** BEGIN Given text **

Constraining CLIPDraw

Posted by @evilstreak

I’m Dom, one of the engineers here at Replicate. My background is web engineering, not machine learning. I have a pretty good sense of what machine learning can do from the outside – image generation, detecting objects in images, self-driving cars – but only a faint idea of how it actually works on the inside. I studied some AI as part of my degree, many years ago, which gives me a basic (if very out of date) grounding in things like neural networks, but that’s a long way off knowing what it’s like to actually build machine learning models.

Luckily for me I work with a team of people who have PhDs in this stuff, so I’ve been working with our co-founder Andreas to learn more about how it works.

One of the models on Replicate that I’ve found most fascinating is CLIPDraw. You give it a prompt, it generates a whole bunch of random squiggles on a canvas, and then slowly morphs those squiggles into something representing your prompt. It’s nowhere near as configurable nor refined as something like pixray/text2image, but it somehow feels much more human and grokkable in the way it uses paths to create an image.

** END Given text **
** BEGIN Provided records **

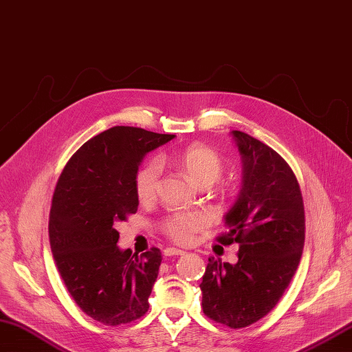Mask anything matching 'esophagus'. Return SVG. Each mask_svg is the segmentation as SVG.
<instances>
[{
  "mask_svg": "<svg viewBox=\"0 0 352 352\" xmlns=\"http://www.w3.org/2000/svg\"><path fill=\"white\" fill-rule=\"evenodd\" d=\"M184 251L183 250H178V248H165L164 250V256L170 257V256H183Z\"/></svg>",
  "mask_w": 352,
  "mask_h": 352,
  "instance_id": "1",
  "label": "esophagus"
}]
</instances>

** END Provided records **

● **Exercise tasks**
1. In the CLIPDraw post, what does CLIPDraw first put on the canvas before turning it into something that represents the prompt?
2. Continue the CLIPDraw post from its last sentence.

● **Results in order**
1. A whole bunch of random squiggles.

2.
My desktop is full of outputs from this model, so it was the natural choice when choosing something to work on.  a screenshot of CLIPDraw outputs cluttered on my desktop

Inspired by some of dribnet’s art (the author of pixray/text2image), the first change I wanted to make was to encourage clipdraw to do most of its drawing in the middle of the canvas. Sometimes the outputs it generates feel a bit scruffy and spread out, and I wanted to see what it would look like more tightly bunched.

A brief aside on the dev environment

I’m working on an M1 Macbook, which isn’t all that compatible with developing GPU-based machine learning models. (Though, hot off the press! PyTorch have announced M1 support, which I’m keen to try out.) To get around that, we used a Google Cloud Platform instance with an attached T4 GPU – the same GPU we use to run models on

  1. Create the instance:

    gcloud compute instances create \
           my-dev-instance \
           --zone=us-central1-c \
           --machine-type=n1-standard-8 \
           --accelerator type=nvidia-tesla-t4,count=1 \
           --boot-disk-size=1024GB \
           --image-project=deeplearning-platform-release \
           --image-family=common-cu113 \
           --maintenance-policy TERMINATE \
           --restart-on-failure \
           --scopes=default,storage-rw \
  2. SSH into your instance with port forwarding, for Jupyter notebook, and key forwarding, for GitHub:

    gcloud compute ssh --zone us-central1-c my-dev-instance -- -L 8888:localhost:8888 -A
  3. Install Cog, clone your model repo, and then run your Cog model with a notebook:

    cog run -p 8888 jupyter notebook --allow-root --ip=

    Once it’s running, open the link it prints out, and you should have access to your notebook!

Once you’ve got your instance set up you can stop and start it as needed. It’ll keep your cloned repo, and you’ll just need to rerun the cog run command each time.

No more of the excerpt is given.